Le médian du Léo a appris sa sélection peu avant Noël. "Lors du dernier jour du Mondial U21, Marc Lammers m’avait exprimé sa satisfaction. Je savais que je rejoindrais les "A", mais je ne m’attendais pas à retourner si vite en Inde. Je dois ma sélection à mon bon Mondial. J’aurai l’avantage de connaître les lieux vu que nous logeons dans le même hôtel et que nous jouerons sur le même terrain. Je connais aussi les réflexes à adopter pour éviter les problèmes intestinaux."

Trimballé entre les "A" et les "U21", Dorian Thiéry s’est beaucoup entraîné ces quatre derniers mois. Il n’a éprouvé aucune difficulté à s’intégrer au sein de la cinquième meilleure nation mondiale. "Si la concurrence est rude sur le terrain, elle s’évanouit en dehors des matches. Qu’on soit jeune ou vieux, du sud ou du nord du pays, tout le monde parle avec tout le monde."

Le fils de Damien Thiéry surfe sur la vague du succès tout en gardant les pieds sur terre. "Je suis conscient que, physiquement, les "A" jouent à un autre niveau que les "U21". Je suis prêt pour ce tournoi. Ensuite, je me concentrerai sur le Léo. Et l’an prochain ? Tout est possible !", conclut-il énigmatiquement.

Dohmen : "Pour le moment, rien n’est plus important que la World League"

Un autre membre de l’expédition des "U21" est reparti, hier, pour la même destination : le T2 Philippe Goldberg. "C’est un peu dommage de retourner au même endroit, mais cela constitue aussi un avantage. Mon métier n’a rien d’une punition."
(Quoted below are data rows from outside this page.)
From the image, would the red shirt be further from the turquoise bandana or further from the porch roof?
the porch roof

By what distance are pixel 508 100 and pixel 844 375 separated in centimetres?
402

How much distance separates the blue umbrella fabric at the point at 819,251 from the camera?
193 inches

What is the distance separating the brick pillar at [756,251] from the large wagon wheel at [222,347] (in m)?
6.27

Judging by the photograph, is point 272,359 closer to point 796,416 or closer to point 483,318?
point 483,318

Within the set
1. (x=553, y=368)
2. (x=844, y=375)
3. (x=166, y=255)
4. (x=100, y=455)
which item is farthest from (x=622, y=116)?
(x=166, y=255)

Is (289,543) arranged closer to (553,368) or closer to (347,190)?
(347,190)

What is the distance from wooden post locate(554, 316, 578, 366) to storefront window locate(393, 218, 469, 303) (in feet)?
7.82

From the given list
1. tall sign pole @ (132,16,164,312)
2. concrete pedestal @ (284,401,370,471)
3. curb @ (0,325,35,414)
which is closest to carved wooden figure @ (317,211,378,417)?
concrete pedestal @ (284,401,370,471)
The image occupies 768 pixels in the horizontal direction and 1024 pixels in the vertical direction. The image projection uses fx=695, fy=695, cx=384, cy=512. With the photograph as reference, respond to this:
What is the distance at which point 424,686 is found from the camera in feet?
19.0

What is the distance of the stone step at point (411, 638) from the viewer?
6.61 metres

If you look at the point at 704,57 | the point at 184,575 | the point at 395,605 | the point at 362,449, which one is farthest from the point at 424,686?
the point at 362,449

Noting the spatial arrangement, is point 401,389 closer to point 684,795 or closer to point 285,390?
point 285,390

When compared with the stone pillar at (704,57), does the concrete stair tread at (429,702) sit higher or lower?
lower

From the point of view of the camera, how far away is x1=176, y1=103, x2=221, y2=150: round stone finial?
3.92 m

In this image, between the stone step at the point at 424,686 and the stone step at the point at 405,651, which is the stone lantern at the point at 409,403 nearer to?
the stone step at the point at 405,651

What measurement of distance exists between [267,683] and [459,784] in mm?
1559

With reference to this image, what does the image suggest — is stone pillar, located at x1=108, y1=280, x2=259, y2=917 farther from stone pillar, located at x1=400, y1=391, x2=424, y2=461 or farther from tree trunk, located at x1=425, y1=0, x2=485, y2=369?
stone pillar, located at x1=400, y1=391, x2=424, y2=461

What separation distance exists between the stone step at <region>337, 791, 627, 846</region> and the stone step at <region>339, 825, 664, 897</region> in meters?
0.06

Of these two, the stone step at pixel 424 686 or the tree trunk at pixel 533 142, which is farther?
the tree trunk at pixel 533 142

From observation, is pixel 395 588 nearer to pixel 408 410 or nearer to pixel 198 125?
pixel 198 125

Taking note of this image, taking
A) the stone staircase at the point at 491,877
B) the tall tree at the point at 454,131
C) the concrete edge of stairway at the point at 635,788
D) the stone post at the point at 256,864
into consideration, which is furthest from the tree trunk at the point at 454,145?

Un peu plus loin, John-John Dohmen, fidèle à lui-même, discute avec ses amis tout en rigolant. Vu l’absence de Tchouk, il endosse la responsabilité de capitaine. "Le groupe a bien trimé pour arriver en forme. A Alicante, nous avons retrouvé nos automatismes en match" (victoire contre l’Espagne et défaite contre les Pays-Bas), souffle celui qui s’est blessé au genou en Espagne. "Mais, je suis tout à fait guéri. Je m’étais déjà rendu en Inde en janvier 2008. Le tournoi m’avait bien souri même si les conditions de vie étaient précaires. Aujourd’hui, nous voulons la victoire finale, mais nous ne serons pas les seuls" , poursuit celui qui veut conquérir les titres en DH, EHL et à La Haye. "Pour le moment, la Coupe du monde en juin n’est pas le plus important." Lundi et mardi, la Belgique jouera des matches amicaux contre la Nouvelle-Zélande et l’Argentine.

La compétition démarre le 10 janvier.